虚弱生産士は今日も死ぬ ―遊戯の世界で満喫中―
革命 その04
「……今、なんと言った?」
それは突然のことだった。
白い人形たちが動きを止めたかと思えば、すべてが暗殺ギルドの中へ戻っていく。
それを隙と思い指示を出そうとすれば──暗殺ギルドの中から、建物の外で様子を窺っていたはずの『生者』が現れる。
そして、行われた説明。
本当に唐突なことであった。
「ですから、目的は達成です。英雄様たちが求める神代魔道具を借り受ける契約を、私が行いました」
「なぜ、それを知っている……。私は君にそれを伝えてはいないぞ」
「『生者』たる者、自身が生きるためであれば貪欲に足掻くものです。もちろん、情報収集も欠かしてはいませんよ」
これまでと同様、変わらぬ作り笑いだ。
決してこちらに素性を見せることなく、奴はあっさりとそれを成し遂げた。
この作戦を実行するために、どれだけの犠牲が払われたと思っている。
ポーションだってそうだ。
もっと早くお前が現れていれば、救えた命もあったはずなのに……。
いや、これは八つ当たりでしかない。
同志であろうとなかろうと、個人を軸に動いてはならないのだ。
……だが、なぜだろう。
「英雄様、では向かいましょう。護衛の数は自由にしていいとのことですので、人選はお任せします。お二方にとって、この話し合いが有意義になることを……祈っております」
飄々とした雰囲気のせいだろうか、これまでのこともあって無性に腹が立つ。
冷静に考えれば、このような機会を整えてくれた『生者』に感謝すべきなのだろう。
「…………ふんっ」
「おや、嫌われてしまいましたか。私としても英雄様のご活躍を願っていたのですが……申し訳ありません。この選択こそが、もっとも無血革命を可能とする方法だったのです」
「っ……! そうか、分かった」
革命、か。
私の選択はその言葉によって定まった。
「メリンダ、ついてきてくれ。他の者は、一度撤退を──」
「ああ、そうでした。他の方々は、ギルド内で待機してほしいとのことです。この場を移動すれば厄介なことになるらしく……」
「厄介なこと、だと?」
信頼できる私の親友に声をかけ、他の者たちは一度離れさせようと思ったのだが……ここで再び、『生者』から声がかかる。

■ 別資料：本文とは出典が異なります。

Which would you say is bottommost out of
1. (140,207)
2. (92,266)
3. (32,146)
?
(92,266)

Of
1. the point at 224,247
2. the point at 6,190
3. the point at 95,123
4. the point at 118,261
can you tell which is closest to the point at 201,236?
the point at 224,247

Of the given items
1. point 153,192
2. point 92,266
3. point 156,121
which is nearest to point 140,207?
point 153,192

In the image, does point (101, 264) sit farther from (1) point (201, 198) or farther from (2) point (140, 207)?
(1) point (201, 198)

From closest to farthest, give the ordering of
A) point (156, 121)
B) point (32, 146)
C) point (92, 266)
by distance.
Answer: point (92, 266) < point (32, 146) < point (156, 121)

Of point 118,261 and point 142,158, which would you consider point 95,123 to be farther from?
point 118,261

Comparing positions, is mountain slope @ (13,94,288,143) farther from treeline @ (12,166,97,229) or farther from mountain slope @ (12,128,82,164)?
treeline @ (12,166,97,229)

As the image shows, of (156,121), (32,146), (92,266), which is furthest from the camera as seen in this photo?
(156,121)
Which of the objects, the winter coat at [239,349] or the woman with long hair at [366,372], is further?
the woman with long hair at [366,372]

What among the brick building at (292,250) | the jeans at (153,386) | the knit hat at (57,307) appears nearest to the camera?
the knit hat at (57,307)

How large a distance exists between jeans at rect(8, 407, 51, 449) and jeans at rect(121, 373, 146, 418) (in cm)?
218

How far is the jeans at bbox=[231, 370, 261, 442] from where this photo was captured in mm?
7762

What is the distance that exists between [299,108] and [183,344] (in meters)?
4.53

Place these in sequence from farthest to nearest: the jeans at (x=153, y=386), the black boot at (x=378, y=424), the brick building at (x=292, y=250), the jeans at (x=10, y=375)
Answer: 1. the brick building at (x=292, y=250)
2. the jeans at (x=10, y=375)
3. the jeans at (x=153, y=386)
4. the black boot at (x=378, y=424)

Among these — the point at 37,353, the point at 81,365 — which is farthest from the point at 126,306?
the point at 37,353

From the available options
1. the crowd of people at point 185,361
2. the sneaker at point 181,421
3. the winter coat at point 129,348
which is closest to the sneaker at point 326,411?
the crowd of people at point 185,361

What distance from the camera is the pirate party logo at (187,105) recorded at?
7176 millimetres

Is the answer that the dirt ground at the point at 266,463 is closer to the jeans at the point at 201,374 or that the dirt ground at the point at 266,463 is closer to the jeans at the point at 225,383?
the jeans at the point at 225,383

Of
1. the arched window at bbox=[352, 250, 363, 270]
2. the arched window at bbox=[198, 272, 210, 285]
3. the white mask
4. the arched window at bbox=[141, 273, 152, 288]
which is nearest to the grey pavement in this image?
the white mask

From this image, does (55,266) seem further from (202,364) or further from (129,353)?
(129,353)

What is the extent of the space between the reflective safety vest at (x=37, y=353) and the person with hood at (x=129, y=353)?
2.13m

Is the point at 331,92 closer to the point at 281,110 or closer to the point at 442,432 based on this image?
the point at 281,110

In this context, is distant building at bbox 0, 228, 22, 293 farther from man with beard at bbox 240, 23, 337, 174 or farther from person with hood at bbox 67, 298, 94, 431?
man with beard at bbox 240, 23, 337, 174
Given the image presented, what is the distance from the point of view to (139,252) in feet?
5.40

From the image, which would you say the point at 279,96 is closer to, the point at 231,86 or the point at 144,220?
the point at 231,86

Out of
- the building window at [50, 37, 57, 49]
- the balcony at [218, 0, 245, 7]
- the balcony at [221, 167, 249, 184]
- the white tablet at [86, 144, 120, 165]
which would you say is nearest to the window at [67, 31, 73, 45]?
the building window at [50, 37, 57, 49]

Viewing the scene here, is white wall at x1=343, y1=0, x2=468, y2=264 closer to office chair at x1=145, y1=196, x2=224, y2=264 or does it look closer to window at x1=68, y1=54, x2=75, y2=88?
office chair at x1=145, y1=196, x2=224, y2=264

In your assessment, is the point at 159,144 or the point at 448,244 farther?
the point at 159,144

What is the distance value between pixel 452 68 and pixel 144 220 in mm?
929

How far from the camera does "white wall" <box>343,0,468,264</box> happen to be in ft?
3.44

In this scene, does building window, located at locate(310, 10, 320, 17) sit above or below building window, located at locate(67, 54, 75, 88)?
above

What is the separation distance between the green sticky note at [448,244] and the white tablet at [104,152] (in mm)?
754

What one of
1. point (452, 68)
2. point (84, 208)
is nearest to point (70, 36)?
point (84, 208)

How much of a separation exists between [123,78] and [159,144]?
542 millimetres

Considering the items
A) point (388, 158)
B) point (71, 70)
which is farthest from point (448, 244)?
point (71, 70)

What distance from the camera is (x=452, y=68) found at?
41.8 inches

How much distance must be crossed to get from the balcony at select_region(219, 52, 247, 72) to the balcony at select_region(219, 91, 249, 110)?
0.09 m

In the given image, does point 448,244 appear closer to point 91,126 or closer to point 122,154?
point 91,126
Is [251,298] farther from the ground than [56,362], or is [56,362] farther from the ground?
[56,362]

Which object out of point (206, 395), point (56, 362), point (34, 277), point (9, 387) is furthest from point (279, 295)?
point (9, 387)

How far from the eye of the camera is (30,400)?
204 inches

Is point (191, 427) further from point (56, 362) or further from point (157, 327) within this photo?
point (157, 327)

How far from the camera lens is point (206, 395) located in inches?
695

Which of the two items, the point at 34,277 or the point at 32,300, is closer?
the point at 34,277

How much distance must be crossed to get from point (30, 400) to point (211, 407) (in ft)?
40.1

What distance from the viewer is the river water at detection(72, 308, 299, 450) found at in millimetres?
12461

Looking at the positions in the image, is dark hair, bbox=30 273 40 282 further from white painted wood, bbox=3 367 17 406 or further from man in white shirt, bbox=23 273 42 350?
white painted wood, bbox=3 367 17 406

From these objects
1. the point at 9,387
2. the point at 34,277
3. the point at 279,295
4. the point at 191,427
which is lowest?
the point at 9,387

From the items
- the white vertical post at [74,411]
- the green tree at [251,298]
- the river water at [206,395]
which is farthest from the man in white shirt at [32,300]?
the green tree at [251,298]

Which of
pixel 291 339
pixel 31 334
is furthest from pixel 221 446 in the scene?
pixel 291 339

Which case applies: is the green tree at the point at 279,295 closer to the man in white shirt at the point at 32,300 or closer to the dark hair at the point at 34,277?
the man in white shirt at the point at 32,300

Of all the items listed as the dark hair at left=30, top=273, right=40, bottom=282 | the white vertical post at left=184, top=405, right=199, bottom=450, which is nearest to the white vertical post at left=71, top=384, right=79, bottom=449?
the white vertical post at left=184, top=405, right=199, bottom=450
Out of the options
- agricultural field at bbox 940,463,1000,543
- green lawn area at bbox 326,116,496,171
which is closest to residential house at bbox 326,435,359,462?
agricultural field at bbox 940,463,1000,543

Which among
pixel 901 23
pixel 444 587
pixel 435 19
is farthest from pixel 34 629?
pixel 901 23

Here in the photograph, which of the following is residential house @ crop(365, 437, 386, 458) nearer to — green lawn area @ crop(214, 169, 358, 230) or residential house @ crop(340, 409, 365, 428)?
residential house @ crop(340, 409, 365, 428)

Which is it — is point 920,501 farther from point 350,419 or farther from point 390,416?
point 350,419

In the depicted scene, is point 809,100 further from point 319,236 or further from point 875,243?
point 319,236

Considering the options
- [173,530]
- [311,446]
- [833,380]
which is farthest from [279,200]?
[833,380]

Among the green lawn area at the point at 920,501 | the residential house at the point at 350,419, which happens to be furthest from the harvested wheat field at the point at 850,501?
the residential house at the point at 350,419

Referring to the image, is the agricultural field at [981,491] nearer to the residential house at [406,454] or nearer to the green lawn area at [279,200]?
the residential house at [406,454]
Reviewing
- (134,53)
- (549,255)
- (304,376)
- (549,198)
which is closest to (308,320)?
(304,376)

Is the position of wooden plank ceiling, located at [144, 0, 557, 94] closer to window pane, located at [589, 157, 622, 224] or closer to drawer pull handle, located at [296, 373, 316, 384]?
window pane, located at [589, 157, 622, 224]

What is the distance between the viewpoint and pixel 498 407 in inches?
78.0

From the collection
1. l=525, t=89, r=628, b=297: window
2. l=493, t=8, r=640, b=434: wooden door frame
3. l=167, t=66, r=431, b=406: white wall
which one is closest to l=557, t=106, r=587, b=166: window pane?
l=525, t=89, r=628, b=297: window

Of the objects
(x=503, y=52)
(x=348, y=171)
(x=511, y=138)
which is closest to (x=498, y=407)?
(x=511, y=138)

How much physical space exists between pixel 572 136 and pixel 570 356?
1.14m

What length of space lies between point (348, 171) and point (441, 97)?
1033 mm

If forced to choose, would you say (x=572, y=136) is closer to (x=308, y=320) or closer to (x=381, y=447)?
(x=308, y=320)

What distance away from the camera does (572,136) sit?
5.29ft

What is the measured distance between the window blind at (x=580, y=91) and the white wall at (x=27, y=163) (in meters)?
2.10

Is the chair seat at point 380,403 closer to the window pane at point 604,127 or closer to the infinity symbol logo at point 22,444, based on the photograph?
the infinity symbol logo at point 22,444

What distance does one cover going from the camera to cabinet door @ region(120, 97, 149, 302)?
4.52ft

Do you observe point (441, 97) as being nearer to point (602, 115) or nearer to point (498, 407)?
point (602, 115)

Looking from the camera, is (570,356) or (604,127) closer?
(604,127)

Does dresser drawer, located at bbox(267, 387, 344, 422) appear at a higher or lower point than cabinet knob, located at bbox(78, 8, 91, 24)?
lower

この場に居ても、いずれ別の領域から来た先兵に襲われるだけではないか。
「ええ、まあ……この街も、一枚岩でないことは知っているでしょう? 貴方がたの行動は、すでに知られていますことですし……匿われることこそが、生存する確率のもっとも高い道ですよ」
「……全員、ギルドの中で待機だ」
いったい、何を考えているんだ。
どいつもこいつも意志が錯綜し、私たちの革命を使って何かを企んでいる。
……それは、分かっていたことだ。
それでもやらねばならぬことが、闇厄街の者たちにはあった。
それを救うことこそが、英雄に選ばれたこの私の役割だ。